We have shown that OxdC requires manganese and dioxygen for activity. Oxalate decarboxylase and oxalate oxidase share not only the same substrate and manganese cofactor, but also the key manganese-binding residues of cupin sequence motifs. Dioxygen is a substrate for the oxidase. By contrast, it is a unique cofactor for the decarboxylase, despite the overall reaction involving no net redox change. We were the first to propose a divergent free radical mechanisms to account for these observations (see below left for the current proposal). We have developed the first real-time assay for this enzyme that detects both the substrate and the products simultaneously allowing mechanistic studies. Crystal structures of the decarboxylase and the plant oxidase have been available for some time, but it was not completely clear what differences in the active sites of these enzymes determined the chemical fate of the cleavage of the carbon-carbon bond of oxalate. It had been suggested that the C-terminal domain manganese-binding site was the catalytically active site. However, we solved an alternative oxalate decarboxylase structure with David Lawson, which has helped identify the N-terminal domain manganese-binding site to be the main catalytic site and Glu-162 to be the crucial general acid that is required for the decarboxylase reaction. This residue forms part of a lid that closes over the active site (see below right). Mutagenesis and additional structural studies have supported these findings and highlighted the importance of lid flexibility in catalysis. Furthermore, guided by sequence comparisons with a novel fungal oxalate oxidase, we have demonstrated the remarkable interconversion of decarboxylase and oxidase activities. Thus, reaction specificity is controlled by the presence/absence of the general acid Glu-162 together with the saturation behaviour towards dioxygen, which is dictated by the peptide sequence of the lid. Moreover, we have interconverted these activities with a single amino acid change, by-passing the need for a promiscuous evolutionary intermediate enzyme (see below middle).

Fungal Oxalate Oxidase and Lignin Degradation

Ceriporiopsis subvermispora is a lignin-degrading fungus with applications in the paper pulping industry. It utilises the hydrogen peroxide-requiring enzyme manganeses peroxidase to degrade lignin. The most likely source of hydrogen peroxide appears to be oxalate oxidase which converts oxalate and dioxygen to hydrogen peroxide and carbon dioxide. We have cloned and sequenced two allelic isoforms of oxalate oxidase from this fungus in collaboration with Raphael Vicuña (Santiago, Chile). Surprisingly, their sequences resemble those of the bacterial bicupin oxalate decarboxylases rather than the plant monocupin oxalate oxidases (also known as germins). The fungal oxidases therefore form a new class of oxalate oxidases. Sequence alignments between the bicupin fungal oxidases and the bacterial decarboxylases together with molecular modelling have provided independent evidence for the identity of the active sites of these enzymes and the importance of a crucial Glu residue in the decarboxylase reaction. These observations have guided the interconversion of decarboxylase and oxidase activities as described above.

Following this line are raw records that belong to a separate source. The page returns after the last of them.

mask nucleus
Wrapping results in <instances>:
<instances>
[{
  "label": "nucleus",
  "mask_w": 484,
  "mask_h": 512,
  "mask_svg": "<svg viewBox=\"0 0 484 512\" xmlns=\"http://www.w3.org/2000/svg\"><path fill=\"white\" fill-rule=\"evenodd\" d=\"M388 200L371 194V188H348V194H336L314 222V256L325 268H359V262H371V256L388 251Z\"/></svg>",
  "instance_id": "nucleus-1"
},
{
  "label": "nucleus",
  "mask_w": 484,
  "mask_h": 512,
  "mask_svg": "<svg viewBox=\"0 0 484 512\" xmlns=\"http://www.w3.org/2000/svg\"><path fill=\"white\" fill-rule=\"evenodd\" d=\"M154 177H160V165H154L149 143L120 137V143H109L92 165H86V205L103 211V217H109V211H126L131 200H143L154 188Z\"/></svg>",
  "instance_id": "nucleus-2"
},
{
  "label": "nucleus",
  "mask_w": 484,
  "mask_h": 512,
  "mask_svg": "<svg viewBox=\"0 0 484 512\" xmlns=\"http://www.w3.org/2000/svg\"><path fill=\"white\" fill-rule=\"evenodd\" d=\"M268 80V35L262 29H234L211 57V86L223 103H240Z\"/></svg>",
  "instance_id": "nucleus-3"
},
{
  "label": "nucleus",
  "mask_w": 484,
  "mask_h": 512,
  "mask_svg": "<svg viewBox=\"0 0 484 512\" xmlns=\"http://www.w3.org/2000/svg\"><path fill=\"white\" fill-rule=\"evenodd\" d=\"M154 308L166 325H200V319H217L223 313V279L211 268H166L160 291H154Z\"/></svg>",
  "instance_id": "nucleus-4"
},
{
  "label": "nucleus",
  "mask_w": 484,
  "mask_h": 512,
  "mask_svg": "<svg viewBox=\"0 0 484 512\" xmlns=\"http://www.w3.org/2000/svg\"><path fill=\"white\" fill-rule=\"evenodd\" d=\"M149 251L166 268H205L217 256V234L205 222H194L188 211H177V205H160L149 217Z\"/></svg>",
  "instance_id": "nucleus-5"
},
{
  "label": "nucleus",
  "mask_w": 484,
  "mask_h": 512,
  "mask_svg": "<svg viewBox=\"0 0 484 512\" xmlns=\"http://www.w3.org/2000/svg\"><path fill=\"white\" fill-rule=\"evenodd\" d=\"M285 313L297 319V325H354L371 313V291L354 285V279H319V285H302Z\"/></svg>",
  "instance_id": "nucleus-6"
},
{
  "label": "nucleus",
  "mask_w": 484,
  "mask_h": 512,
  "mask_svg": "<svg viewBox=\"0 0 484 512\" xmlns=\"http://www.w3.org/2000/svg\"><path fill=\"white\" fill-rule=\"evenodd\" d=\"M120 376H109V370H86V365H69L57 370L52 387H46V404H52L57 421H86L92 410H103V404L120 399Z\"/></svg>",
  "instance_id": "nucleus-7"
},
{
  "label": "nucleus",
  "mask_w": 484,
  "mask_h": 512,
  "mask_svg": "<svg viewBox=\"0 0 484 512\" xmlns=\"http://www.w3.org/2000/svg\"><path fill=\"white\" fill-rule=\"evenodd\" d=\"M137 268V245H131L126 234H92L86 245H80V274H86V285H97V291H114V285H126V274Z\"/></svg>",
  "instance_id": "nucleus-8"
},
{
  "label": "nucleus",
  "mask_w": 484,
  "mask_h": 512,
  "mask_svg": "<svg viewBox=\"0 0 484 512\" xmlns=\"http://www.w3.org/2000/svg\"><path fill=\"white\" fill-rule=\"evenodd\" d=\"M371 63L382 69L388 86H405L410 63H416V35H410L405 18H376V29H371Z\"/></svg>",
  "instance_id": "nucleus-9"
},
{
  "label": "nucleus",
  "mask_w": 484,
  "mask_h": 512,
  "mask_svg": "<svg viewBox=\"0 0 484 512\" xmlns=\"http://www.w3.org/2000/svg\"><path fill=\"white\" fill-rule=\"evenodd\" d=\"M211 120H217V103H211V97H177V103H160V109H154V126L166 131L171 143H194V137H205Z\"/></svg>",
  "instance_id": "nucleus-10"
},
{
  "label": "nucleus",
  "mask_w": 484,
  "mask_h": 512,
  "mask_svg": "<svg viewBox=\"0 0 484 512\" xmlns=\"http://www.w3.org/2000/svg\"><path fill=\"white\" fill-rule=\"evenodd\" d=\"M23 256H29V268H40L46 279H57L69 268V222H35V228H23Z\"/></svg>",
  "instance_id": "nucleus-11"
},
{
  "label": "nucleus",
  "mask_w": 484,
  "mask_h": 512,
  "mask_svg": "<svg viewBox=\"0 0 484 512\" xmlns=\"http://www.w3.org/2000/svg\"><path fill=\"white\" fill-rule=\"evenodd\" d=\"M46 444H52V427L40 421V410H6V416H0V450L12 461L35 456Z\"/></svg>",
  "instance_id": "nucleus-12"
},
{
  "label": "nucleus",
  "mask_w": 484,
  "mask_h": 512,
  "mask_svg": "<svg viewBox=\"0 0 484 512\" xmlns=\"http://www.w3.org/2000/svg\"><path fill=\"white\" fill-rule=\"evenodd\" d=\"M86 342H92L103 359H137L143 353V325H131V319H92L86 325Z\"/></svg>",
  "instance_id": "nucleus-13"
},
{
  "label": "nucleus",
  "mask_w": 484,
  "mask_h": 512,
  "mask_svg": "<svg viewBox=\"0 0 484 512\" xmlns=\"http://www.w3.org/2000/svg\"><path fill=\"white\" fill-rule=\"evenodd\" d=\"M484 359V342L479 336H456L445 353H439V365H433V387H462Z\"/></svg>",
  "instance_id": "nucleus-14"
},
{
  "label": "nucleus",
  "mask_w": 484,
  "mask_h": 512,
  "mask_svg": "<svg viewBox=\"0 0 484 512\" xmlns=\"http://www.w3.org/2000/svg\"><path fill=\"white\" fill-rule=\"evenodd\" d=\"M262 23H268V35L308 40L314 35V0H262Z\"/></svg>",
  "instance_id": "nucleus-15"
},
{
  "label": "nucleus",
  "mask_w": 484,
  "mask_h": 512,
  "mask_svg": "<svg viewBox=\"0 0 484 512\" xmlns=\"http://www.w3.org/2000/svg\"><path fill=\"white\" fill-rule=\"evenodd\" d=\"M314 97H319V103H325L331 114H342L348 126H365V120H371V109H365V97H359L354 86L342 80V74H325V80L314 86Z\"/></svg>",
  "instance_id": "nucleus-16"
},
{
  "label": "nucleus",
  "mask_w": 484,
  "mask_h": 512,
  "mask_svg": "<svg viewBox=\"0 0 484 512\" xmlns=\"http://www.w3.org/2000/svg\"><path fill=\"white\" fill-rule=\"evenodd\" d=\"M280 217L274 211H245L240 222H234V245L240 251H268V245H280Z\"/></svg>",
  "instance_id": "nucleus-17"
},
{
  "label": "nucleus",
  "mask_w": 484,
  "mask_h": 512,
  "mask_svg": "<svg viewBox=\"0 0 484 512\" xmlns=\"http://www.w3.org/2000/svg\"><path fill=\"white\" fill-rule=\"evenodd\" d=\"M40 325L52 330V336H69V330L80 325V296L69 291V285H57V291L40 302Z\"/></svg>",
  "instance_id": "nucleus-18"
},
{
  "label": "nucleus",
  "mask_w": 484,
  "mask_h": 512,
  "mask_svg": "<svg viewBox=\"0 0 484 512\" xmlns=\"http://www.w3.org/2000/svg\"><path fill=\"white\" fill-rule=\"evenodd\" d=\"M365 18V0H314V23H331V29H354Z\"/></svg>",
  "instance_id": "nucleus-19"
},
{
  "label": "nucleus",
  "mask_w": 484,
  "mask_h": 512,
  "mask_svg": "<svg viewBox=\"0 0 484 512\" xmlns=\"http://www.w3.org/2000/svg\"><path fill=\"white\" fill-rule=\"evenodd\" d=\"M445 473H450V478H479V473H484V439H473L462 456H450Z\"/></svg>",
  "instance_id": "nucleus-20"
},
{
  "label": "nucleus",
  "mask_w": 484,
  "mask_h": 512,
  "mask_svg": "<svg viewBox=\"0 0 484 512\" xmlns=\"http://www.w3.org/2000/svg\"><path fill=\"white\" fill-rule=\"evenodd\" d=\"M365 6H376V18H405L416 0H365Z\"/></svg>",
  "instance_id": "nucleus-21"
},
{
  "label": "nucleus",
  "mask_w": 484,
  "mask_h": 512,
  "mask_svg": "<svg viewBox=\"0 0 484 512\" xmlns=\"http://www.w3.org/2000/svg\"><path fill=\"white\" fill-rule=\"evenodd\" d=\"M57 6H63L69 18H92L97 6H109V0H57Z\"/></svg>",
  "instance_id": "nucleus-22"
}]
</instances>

Plant Oxalate Oxidase and Disease Resistance

Oxalate oxidase (also known as germin) is expressed in cereal crops in response to a number of biotic and abiotic stresses including the powdery mildew infection of barley. Like oxalate decarboxylase, this enzyme is used in the clinical detection of oxalate and its expression in crop plants confers fungal disease resistance. Our new found understanding of the catalytic mechanism will allow the design of new chemical catalysts for the production of hydrogen peroxide.

We have shown that the barley enzyme does not contain copper, flavin or iron, which are normally utilised as cofactors by oxidases that convert dioxygen directly to hydrogen peroxide. We were the first to identify the presence of mononuclear manganese(II). This may explain the link between the severity of take-all fungal infection of wheat and low manganese content of seed and soil.

Adjacent is a model of the barley oxalate oxidase active site, derived from a homology model. The manganese(II) ion is ligated by the highly conserved histidines and glutamate of the cupin sequence motifs. The two water molecules indicate where the two substrates could bind. This published prediction was later shown to be correct by RW Pickersgill et al. We have also cloned a similar but distinct fungal oxalate oxidase as described above.